PHGY 212    Biomedical Signals Lab
Artifacts

The biggest challenge with monitoring EEG is artifact recognition and elimination.

There are patient related artifacts (e.g. movement, sweating, ECG, eye movements) and technical artifacts (50/60 Hz artifact, cable movements, electrode paste-related), which have to be handled differently. There are some tools for finding the artifacts. For example, FEMG and impedance measurements can be used for indicating contaminated signal. By looking at different parameters on a monitor, other interference may be found.
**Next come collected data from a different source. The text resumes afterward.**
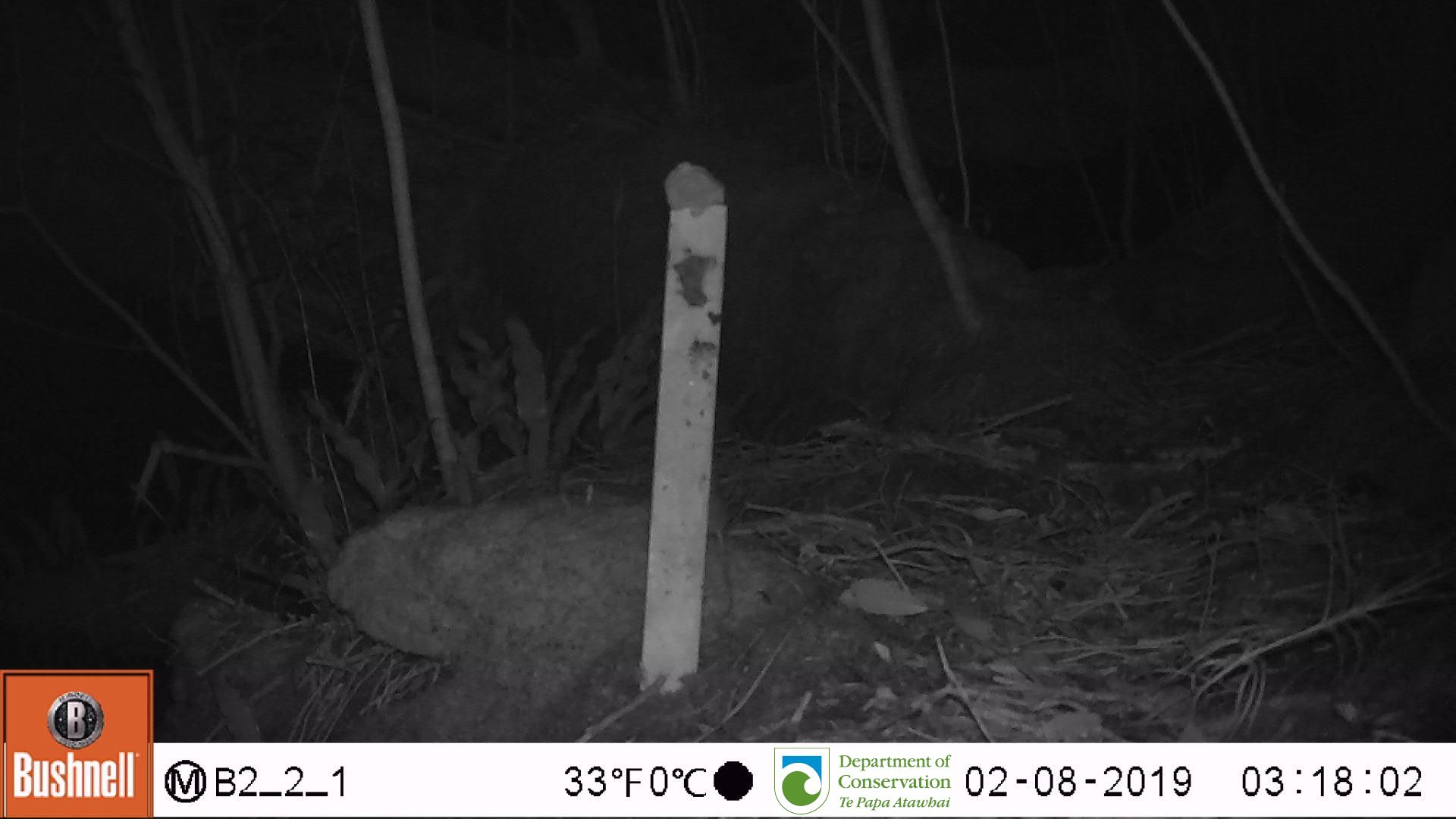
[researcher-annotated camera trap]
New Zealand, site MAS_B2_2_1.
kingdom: Animalia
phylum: Chordata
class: Mammalia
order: Rodentia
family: Muridae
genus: Mus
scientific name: Mus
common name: mouse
Electrodes used in EEG recording do not discriminate the electrical signals they receive. The recorded activity which is not of cerebral origin is termed artifact and can be divided into physiologic (generated from the subject from sources other than the brain) and extraphysiologic artifacts arise from outside the body (equipment including the electrodes and the environment).

Procedure


Experiment 2

1. Noise artifact:

With the electro-cap not-yet attached to the subject and left sitting on the lab bench, the signals are recorded for a few seconds. 

2. Blinking artifact:

The subject is prepared and wearing the EEG electro-cap. The subject is asked to blink as naturally as possible for 5-10 seconds. 

3. EMG artifact:

The subject is prepared and wearing the EEG electro-cap. The subject is asked to raise their eyebrows and hold them in that positions for 5-10 seconds.